The government has two options. Either to act in a manner that the tribals develop trust in the government, or to get rid of the tribals. Else the maoists will continue to enjoy local support that will make it very difficult for the government to defeat them. What choice is the government making? Dantewara is the example of what option the government is taking. Its killing the tribals bit by bit, many physically but most through destroying their way of life. Does a tribal call living in a concentration camp in Dantewara, living like a tribal? Less dramatically, does a tribal call living in a company colony, with no access to any livelihood other than selling their labour, living like a tribal. The government of India is not ready to listen to those who want to help it gain the confidence of the tribals. Himanshuji made a small beginning in Dantewara. He was hounded out. Those who speak out against displacement are branded as maoists. Those who speak out against sale out of mines and minerals are branded as maoists. Those who speak out against atrocities by the police are branded as maoists. It reminds one of the story of the King who passed an order to kill all the old people in his kingdom and ended up killing most of the wise people. It seems the government has decided to brand as maoists all those who are raising the voice of sanity, the voices that want India to continue as a sovereign country free from imperial incursions, the voices that get lost in the clamour of 24 hour news channels demanding yet more fighting, demanding to call out the Army, the Air Force. 

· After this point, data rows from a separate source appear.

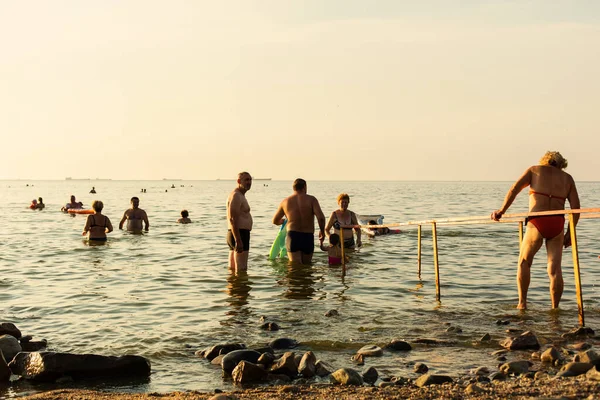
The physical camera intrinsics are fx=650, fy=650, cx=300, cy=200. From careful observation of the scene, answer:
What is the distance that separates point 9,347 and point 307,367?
337 centimetres

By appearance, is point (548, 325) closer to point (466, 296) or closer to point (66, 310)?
point (466, 296)

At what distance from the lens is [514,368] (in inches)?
246

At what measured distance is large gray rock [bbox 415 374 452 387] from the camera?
5.81 meters

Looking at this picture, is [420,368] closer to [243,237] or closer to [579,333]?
[579,333]

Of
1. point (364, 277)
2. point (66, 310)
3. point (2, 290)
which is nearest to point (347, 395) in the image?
point (66, 310)

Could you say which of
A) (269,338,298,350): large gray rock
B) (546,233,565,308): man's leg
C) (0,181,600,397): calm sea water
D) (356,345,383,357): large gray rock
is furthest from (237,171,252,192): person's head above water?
(546,233,565,308): man's leg

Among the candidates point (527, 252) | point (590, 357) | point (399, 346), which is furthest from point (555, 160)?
point (399, 346)

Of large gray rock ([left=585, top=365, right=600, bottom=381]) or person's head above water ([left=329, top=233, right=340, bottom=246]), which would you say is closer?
large gray rock ([left=585, top=365, right=600, bottom=381])

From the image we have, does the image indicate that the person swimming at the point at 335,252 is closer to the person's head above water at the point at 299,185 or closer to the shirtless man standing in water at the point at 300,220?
the shirtless man standing in water at the point at 300,220

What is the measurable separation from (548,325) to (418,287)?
3.73 metres

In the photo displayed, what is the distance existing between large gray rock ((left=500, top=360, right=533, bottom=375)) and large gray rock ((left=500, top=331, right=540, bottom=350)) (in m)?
0.98

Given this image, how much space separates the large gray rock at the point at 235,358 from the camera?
259 inches

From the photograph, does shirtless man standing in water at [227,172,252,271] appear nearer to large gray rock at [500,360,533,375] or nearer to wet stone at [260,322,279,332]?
wet stone at [260,322,279,332]

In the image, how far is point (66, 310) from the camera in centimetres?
1007
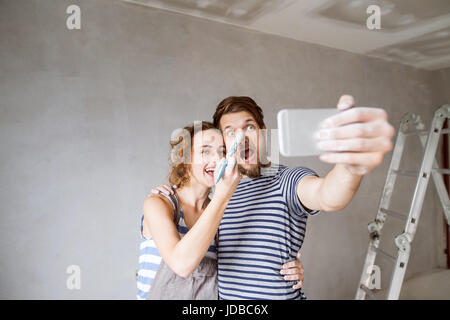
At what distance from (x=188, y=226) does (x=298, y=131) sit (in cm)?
60

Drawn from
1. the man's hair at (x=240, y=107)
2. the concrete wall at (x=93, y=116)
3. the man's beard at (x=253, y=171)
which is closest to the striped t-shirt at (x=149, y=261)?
the man's beard at (x=253, y=171)

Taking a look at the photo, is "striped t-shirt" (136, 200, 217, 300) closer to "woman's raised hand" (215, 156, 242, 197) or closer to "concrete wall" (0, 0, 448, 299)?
"woman's raised hand" (215, 156, 242, 197)

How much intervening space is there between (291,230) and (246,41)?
160 cm

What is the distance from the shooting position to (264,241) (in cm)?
95

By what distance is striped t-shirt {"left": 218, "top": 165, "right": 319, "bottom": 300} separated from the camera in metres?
0.94

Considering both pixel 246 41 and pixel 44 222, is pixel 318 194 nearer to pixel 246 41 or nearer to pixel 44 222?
pixel 44 222

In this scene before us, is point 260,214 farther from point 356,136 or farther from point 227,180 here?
point 356,136

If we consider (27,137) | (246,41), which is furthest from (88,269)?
(246,41)

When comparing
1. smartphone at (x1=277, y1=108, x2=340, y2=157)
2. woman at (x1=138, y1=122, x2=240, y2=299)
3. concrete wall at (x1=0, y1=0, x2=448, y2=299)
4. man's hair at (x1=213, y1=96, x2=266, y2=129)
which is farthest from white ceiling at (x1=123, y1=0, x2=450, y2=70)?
smartphone at (x1=277, y1=108, x2=340, y2=157)

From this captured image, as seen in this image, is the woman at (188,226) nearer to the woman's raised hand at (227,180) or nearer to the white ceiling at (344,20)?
the woman's raised hand at (227,180)

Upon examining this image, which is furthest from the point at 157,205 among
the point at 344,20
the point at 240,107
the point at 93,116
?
the point at 344,20

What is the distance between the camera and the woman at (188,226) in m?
0.72

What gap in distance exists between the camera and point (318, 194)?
77 cm
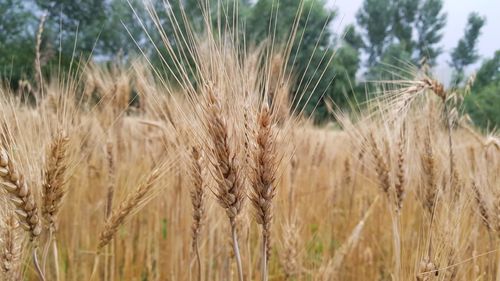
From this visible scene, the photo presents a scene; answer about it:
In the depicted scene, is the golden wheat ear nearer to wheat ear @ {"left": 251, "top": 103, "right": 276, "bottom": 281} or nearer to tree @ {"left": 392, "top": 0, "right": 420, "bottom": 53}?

The government has chosen. It is highly unlikely that it will change its tactics. What else can one expect from a government that supports the US in Afghanistan and Iraq. Is it a mere coincidence that the government's approach is so eerily similar to the US approach in the tribal areas of Afghanistan and Pakistan. Every now and then one hears talks about the Air Force and the Drones. But the US is killing citizens of some other country. That is bad enough. We are killing our own people. But is is the average elite Indian really thinking that the tribals are their own people, or do they think them to be mere hindrances, sitting on the land that must be cleared to make way for the highway  of double digit growth. And it puts a knife through one's heart when one sees young people whose heart should not have given up on ideals (no I am not saying ideologies) clamouring for getting the Air Force and the Drones in to the Act. The pain is doubly greater when one hears such voices from the JNU. May be JNU is doomed to inherit the other legacy of Jawaharlal Nehru. Perhaps it can not learn Nehru's secularism or anti-imperialism without getting a bit rubbed off from the despicable acts against the tribals he ended up praising and presiding over.